Animals were not the only life in the barren desert. We drove past many villages and I was intrigued by the different cultures that called Africa home. The Himba women greeted us with enthusiasm as we drove past their road side stalls. Naked apart from a conservative cloth they were covered in animal fat and ochre. Their skin complexion, constantly protected from the sun, was beautiful and smooth and their ankles which are considered the most desirable part of the body were covered with silver anklets. As we passed through the larger towns the Herero women wore elegant Victorian style dresses in vibrant colours and patterns, with a large cow horn shaped hat to emulate the cow in acknowledgement of their cattle breeding heritage.
As we left the desert scape behind more visible plant and animal life began to appear. We spent a number of days in Etosha National Park where we had our first sightings of giraffe, elephant, zebra, different species of antelope and birds. Going out on dusk and dawn safaris we had intimate viewings of a leopard and her grown cub drinking at a water hole and stalking prey, and a close-up encounter with a pride of lions soaking up the early morning sunshine rays, bellies swollen with a recent killing.

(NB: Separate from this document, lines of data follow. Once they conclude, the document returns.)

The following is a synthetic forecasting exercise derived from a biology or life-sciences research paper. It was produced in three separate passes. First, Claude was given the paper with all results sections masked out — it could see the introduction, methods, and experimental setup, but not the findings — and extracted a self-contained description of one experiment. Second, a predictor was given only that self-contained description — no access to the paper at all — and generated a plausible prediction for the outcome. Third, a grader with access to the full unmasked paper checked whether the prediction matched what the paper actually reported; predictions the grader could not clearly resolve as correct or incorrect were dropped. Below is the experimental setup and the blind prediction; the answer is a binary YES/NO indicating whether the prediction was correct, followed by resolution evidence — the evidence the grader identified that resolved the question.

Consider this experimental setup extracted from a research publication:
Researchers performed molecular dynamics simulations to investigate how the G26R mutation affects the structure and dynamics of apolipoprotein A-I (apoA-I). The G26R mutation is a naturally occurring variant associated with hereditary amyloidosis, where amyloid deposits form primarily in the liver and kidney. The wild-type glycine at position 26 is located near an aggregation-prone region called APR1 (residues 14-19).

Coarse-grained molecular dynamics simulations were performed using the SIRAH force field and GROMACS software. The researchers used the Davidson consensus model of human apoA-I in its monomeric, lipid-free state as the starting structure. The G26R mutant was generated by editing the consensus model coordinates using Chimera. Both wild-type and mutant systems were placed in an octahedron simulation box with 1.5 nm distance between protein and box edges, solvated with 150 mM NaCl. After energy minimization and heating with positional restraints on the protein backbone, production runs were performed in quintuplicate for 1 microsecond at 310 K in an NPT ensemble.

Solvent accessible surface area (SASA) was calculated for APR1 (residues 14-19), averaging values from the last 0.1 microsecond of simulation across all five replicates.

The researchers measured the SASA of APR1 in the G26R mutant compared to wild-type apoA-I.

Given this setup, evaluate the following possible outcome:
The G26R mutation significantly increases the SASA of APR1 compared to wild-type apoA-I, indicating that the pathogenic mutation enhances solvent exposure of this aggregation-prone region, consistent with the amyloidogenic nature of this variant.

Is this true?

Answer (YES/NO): YES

To see wild animals in their natural habitat was a humbling experience and for me it really consolidated the need for humans to be aware of their impact on the environment. Rapid development into natural habitats, senseless annihilation of species for personal satisfaction and of course the mass consumption of fossil fuels has made unique eco-systems on the brink of collapse. Fortunately we also saw and heard of many local and regional initiatives aspiring to change current behaviour with positive results.

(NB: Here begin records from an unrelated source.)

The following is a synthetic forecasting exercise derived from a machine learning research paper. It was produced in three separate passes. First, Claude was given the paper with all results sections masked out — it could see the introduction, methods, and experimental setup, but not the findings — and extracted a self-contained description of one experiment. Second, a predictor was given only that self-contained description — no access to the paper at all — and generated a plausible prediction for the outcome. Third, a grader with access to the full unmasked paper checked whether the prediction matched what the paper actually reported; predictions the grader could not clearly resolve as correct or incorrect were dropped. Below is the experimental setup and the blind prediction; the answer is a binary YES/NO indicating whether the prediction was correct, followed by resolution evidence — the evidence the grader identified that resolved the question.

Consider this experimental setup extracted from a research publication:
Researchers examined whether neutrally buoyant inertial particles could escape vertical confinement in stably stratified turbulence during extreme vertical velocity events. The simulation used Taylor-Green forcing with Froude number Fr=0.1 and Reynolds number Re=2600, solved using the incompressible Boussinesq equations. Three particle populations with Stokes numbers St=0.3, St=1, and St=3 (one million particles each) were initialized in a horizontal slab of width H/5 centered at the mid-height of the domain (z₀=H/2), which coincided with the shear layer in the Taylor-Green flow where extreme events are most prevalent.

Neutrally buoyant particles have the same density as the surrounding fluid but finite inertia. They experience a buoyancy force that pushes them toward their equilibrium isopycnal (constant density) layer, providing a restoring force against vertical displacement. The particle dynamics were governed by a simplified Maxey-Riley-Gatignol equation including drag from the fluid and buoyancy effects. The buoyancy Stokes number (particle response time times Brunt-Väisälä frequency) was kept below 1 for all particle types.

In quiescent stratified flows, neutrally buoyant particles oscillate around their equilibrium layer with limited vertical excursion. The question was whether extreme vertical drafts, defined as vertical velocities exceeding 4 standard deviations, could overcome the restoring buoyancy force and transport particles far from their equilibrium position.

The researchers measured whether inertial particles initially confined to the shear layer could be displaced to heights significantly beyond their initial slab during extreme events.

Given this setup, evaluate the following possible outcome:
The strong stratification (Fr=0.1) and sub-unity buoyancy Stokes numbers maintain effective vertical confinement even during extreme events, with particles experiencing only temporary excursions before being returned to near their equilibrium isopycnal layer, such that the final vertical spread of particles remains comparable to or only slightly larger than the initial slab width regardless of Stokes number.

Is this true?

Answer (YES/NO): NO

After close to two weeks away from the ocean we headed to the coastal city of Cape Town with one thing on our mind. Surfing. Cape Town really illustrated how incredibly generous and connected the global surfing community is. We were taken under the wing of local surf legend Bernie Shelly and her merry tribe of hard core longboard enthusiasts.Paddling out with the backdrop of the Table Mountain Range looming behind us we shared the waves with the surprisingly large community of female longboarders. It was something that Mum and I were definitely not expecting and we had the pleasure of getting to know the eclectic group of local surfers during our time in Cape Town.
Outside of the surf our new friends ensured that we were treated with the sights of the city, including the giddying cable car ride to the peak of Table Mountain, and the vibrantly coloured houses of Bo-Kaap showing us a side to South Africa’s tumultuous history. We treasured our last surf and the glowing orange fireball of an African sunset and sunrise and then made our way back to the shores of Australia.